Since 2019, he has been annually recognized as a Clarivate Web of Science Highly Cited Researcher (top 1% by citations).

In 2022 he was elected as a Fellow of the International Society for Computational Biology.

He is also a Fellow of the AAAS and AIMBE organizations.

== Career and research ==
Ideker has led seminal studies establishing the theory and practice of systems biology, including systematic techniques for elucidating human cell architecture and its molecular networks.

During his early career while working with Leroy Hood, Ideker was one of the first researchers to publish an integrated computational model of a metabolic network. He and Hood published a landmark paper in Science in which they built a computational model of yeast metabolism and helped define the field of systems biology.

The Ideker laboratory has produced numerous maps of protein-protein, transcriptional, and genetic networks in model organisms and humans (in collaboration with trainees and co-investigators), along with widely used Cytoscape network analysis software (with Gary Bader and others).

His studies created methodologies that are now core concepts in bioinformatics, including generation of transcriptional networks to explain genome-wide expression patterns (with Leroy Hood), network alignment and evolutionary comparison (with Richard Karp and Roded Sharan), and network biomarkers, which enable multigenic definitions of patient subtypes and treatment responses.

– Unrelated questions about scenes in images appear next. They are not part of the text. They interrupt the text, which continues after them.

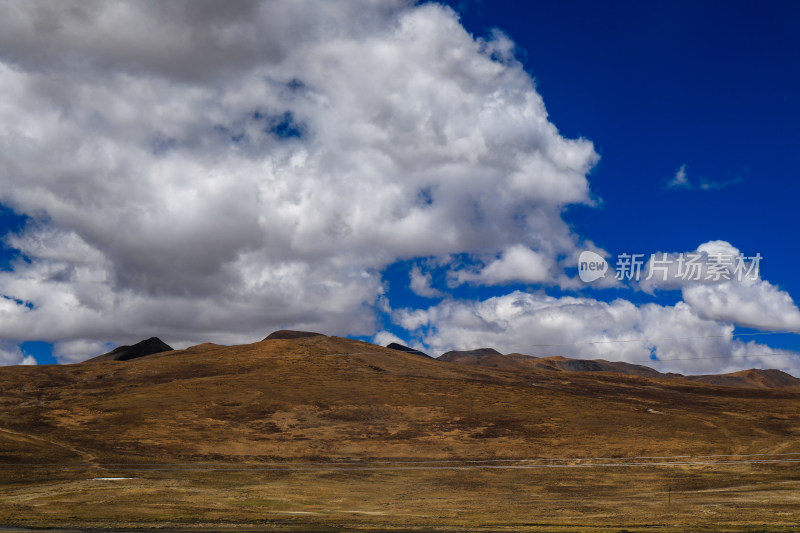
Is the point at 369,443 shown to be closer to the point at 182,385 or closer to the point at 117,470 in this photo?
the point at 117,470

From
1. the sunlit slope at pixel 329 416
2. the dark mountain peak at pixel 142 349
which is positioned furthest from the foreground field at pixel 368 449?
the dark mountain peak at pixel 142 349

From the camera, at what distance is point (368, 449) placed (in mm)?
56625

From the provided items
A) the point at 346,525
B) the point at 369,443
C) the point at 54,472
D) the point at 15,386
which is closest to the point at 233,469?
the point at 54,472

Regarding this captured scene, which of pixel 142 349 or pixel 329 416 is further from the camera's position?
pixel 142 349

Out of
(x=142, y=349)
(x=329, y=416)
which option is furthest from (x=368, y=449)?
(x=142, y=349)

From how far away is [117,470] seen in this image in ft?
138

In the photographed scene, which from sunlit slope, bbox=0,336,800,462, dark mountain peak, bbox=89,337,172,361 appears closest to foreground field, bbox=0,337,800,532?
sunlit slope, bbox=0,336,800,462

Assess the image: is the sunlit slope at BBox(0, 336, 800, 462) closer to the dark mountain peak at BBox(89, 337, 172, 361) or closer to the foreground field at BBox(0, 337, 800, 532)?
the foreground field at BBox(0, 337, 800, 532)

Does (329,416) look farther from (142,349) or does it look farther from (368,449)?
(142,349)

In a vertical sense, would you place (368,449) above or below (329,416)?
below

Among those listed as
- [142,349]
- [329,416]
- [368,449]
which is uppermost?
[142,349]

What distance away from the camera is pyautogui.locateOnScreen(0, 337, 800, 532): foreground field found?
987 inches

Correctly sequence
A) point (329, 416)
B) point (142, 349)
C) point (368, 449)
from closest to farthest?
point (368, 449), point (329, 416), point (142, 349)

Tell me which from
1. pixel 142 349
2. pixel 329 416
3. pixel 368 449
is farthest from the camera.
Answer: pixel 142 349
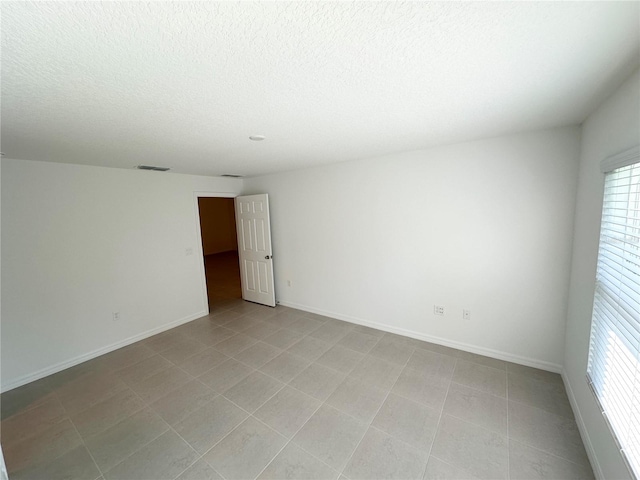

He also introduced experimental mapping techniques, including synthetic-lethal interaction mapping with CRISPR/Cas9 (with Prashant Mali) and characterization of differential interactions across conditions and time (with Nevan Krogan). These technologies have broadly informed the mechanisms by which diverse genetic alterations drive cancer, neurological disorders, and drug resistance.

Recently he demonstrated an end-to-end pipeline for mapping the structure of human cells over a broad scale range, based on fusion of protein networks with immunofluorescence imaging (with Emma Lundberg and Steve Gygi).

Ideker has also recently shown that network maps provide a substrate for deep learning models of cell structure and function, with basic implications for the construction of intelligent systems in precision oncology (with Jianzhu Ma and co-investigators).

Finally, Ideker and collaborators showed that large parts of the methylome are remodeled with age, leading to the first epigenetic clock and the rapidly expanding field of epigenetic aging. In 2013, Ideker, along with Kang Zhang, identified that the molecular aging clock could be measured by blood and tissues, and made use of epigenetic markers.